#### DO THIS:
The records below are to be copied word for word, with every picture left out.
──────── EXTRACTED MATERIAL ────────
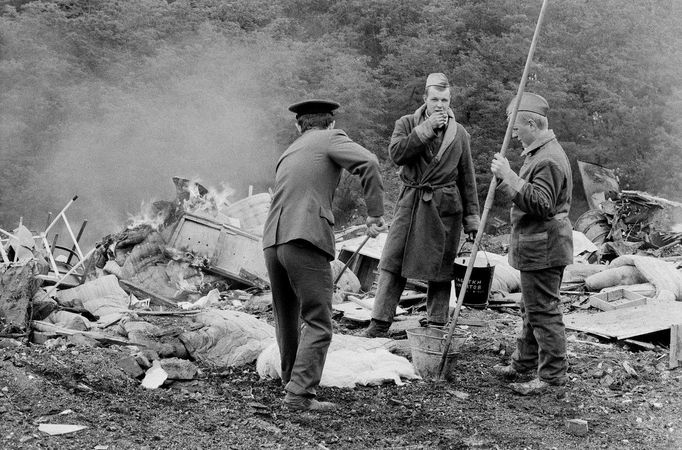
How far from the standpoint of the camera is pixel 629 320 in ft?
25.6

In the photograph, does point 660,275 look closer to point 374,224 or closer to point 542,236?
point 542,236

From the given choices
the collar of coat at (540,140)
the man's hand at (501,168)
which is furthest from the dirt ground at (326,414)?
the collar of coat at (540,140)

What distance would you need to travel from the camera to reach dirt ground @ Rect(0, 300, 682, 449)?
15.1ft

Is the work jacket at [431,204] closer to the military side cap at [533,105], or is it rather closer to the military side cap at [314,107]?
the military side cap at [533,105]

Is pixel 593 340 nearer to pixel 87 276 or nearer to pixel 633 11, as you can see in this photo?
pixel 87 276

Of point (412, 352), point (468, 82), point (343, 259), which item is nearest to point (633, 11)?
point (468, 82)

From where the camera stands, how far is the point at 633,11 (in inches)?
989

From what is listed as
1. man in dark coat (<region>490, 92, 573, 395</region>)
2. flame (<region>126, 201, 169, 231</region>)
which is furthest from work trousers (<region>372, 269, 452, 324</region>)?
flame (<region>126, 201, 169, 231</region>)

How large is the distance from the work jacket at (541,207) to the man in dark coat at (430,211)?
128 centimetres

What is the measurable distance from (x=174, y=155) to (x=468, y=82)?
30.5 ft

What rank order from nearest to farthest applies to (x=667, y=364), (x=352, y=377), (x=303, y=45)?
(x=352, y=377), (x=667, y=364), (x=303, y=45)

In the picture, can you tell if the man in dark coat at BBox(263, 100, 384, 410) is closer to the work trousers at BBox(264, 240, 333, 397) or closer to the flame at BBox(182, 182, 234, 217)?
the work trousers at BBox(264, 240, 333, 397)

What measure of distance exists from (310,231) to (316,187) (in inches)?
12.0

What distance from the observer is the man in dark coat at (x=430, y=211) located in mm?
7051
────────
#### FINAL RESULT:
How far from the standpoint of the camera is pixel 629 320 in ft?
25.6

In the photograph, does point 660,275 look closer to point 374,224 or closer to point 542,236?
point 542,236

From the given choices
the collar of coat at (540,140)
the man's hand at (501,168)
which is furthest from the dirt ground at (326,414)?
the collar of coat at (540,140)

What distance would you need to travel from the camera to reach dirt ground @ Rect(0, 300, 682, 449)?
15.1ft

Is the work jacket at [431,204] closer to the military side cap at [533,105], or is it rather closer to the military side cap at [314,107]?
the military side cap at [533,105]

Is pixel 593 340 nearer to pixel 87 276 or nearer to pixel 633 11, as you can see in this photo?
pixel 87 276

Of point (412, 352), point (468, 82), point (343, 259), which item is nearest to point (633, 11)?
point (468, 82)

From where the camera stands, how far is the point at 633,11 (in inches)?
989

From what is listed as
1. man in dark coat (<region>490, 92, 573, 395</region>)
2. flame (<region>126, 201, 169, 231</region>)
which is furthest from work trousers (<region>372, 269, 452, 324</region>)?
flame (<region>126, 201, 169, 231</region>)

How large is the distance from the work jacket at (541,207) to the man in dark coat at (430,211)?
128 centimetres

What is the measurable distance from (x=174, y=155) to (x=468, y=82)?
30.5 ft

What rank order from nearest to farthest applies to (x=667, y=364), (x=352, y=377), (x=303, y=45)?
(x=352, y=377), (x=667, y=364), (x=303, y=45)

In the picture, can you tell if the man in dark coat at BBox(263, 100, 384, 410) is closer to the work trousers at BBox(264, 240, 333, 397) or closer to the flame at BBox(182, 182, 234, 217)?
the work trousers at BBox(264, 240, 333, 397)

What measure of distance exists from (310,231) to (316,187) (in inches)?
12.0

What distance from the observer is the man in dark coat at (x=430, y=211) located in mm?
7051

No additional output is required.